• **EXERCISE TASK A**: List every line in the rows below that contains the word "barn".

################

Bargaining between two persons had been a most elementary cell of human interaction. As a theoretical concept it combines the simultaneous presence of (boundedly) rational selfish individuals, respect for the other person, and either person’s awareness of both. Chapter 5 of Binmore (1992) titled *Making Deals* begins:

“Game theory is not only about conflict; it is also about cooperation.”

Many books and surveys—we shall list some few at the end of this note—have been devoted to bargaining theory which is a part of game theory with a long history in social science and still a vital in research and applications.

The literature on bargaining offers various approaches to modeling and analyzing bargaining problems. There the interpretation of players as individuals versus representatives of groups or institutions, deviations from equity, distinctions between utility and utility increments, possibilities of effective threats,(in)divisibility of the objects of negotiation and several other aspects may have an impact on the choice of an adequate formal approach to model the scenario under consideration.

################

• **EXERCISE TASK B**: Write the next part of the bargaining theory text above, starting after its final sentence.

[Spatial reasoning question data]
################

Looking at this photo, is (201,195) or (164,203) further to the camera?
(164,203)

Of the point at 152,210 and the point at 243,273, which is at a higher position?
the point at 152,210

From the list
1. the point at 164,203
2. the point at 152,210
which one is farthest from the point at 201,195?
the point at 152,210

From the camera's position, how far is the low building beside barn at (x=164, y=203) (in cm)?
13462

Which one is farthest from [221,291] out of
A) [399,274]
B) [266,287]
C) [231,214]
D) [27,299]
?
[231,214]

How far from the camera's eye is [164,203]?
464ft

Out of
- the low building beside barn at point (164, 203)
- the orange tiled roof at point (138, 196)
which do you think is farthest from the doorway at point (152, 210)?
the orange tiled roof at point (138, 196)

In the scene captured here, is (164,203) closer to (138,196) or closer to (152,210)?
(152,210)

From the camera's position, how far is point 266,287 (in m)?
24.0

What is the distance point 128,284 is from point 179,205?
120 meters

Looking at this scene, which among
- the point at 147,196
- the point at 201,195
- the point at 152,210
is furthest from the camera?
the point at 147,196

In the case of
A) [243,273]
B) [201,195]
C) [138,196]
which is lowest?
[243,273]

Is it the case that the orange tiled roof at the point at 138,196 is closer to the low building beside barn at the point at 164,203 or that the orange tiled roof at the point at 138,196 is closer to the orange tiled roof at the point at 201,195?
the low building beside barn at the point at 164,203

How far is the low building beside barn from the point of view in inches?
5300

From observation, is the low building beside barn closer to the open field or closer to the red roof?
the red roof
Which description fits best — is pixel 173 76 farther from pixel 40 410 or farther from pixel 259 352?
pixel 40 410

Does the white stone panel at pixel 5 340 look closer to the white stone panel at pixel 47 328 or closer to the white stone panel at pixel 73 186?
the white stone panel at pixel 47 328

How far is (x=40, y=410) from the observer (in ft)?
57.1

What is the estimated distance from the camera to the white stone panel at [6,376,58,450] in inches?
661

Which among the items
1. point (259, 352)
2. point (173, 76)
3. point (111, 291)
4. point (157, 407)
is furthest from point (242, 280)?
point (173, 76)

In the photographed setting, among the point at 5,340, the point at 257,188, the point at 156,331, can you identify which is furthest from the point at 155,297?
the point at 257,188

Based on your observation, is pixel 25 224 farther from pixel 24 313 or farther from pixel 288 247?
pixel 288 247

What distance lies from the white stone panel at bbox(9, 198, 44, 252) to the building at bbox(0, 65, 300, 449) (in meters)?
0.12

################

• **FINAL RESULT A**:
From the camera's position, how far is the low building beside barn at (x=164, y=203) (in cm)?
- the low building beside barn at point (164, 203)
Is it the case that the orange tiled roof at the point at 138,196 is closer to the low building beside barn at the point at 164,203 or that the orange tiled roof at the point at 138,196 is closer to the orange tiled roof at the point at 201,195?
the low building beside barn at the point at 164,203
How far is the low building beside barn from the point of view in inches?
From observation, is the low building beside barn closer to the open field or closer to the red roof?

• **FINAL RESULT B**:
Apart from the distinction between non-cooperative strategic and cooperative axiomatic coalitional approaches there are discrete and continuous dynamic models, evolutionary, procedural, probabilistic, decision theoretic, empirical, and experimental approaches to two- or multi-person, one or multiple issue coalitional bargaining with numerous fields of applications. And each of these directions sheds different but new light on the matter. As an attempt to synthesize, the Nash program intends to provide strategic equilibrium supports for axiomatic solutions of coalitional games. Its extension to mechanism theoretic implementation bridges non-cooperative behavior and a normative approach.

Our selection of potential topics for this special issue had been biased by our own interests and works on bargaining. Nevertheless, all contributors, though having been encouraged by us to contribute, had submitted their articles under the proviso, that publication would be contingent on positive assessments by two independent reviewers. They can, with the benefit of hindsight, be lauded for their excellent constructive reports that added to the quality of this special issue.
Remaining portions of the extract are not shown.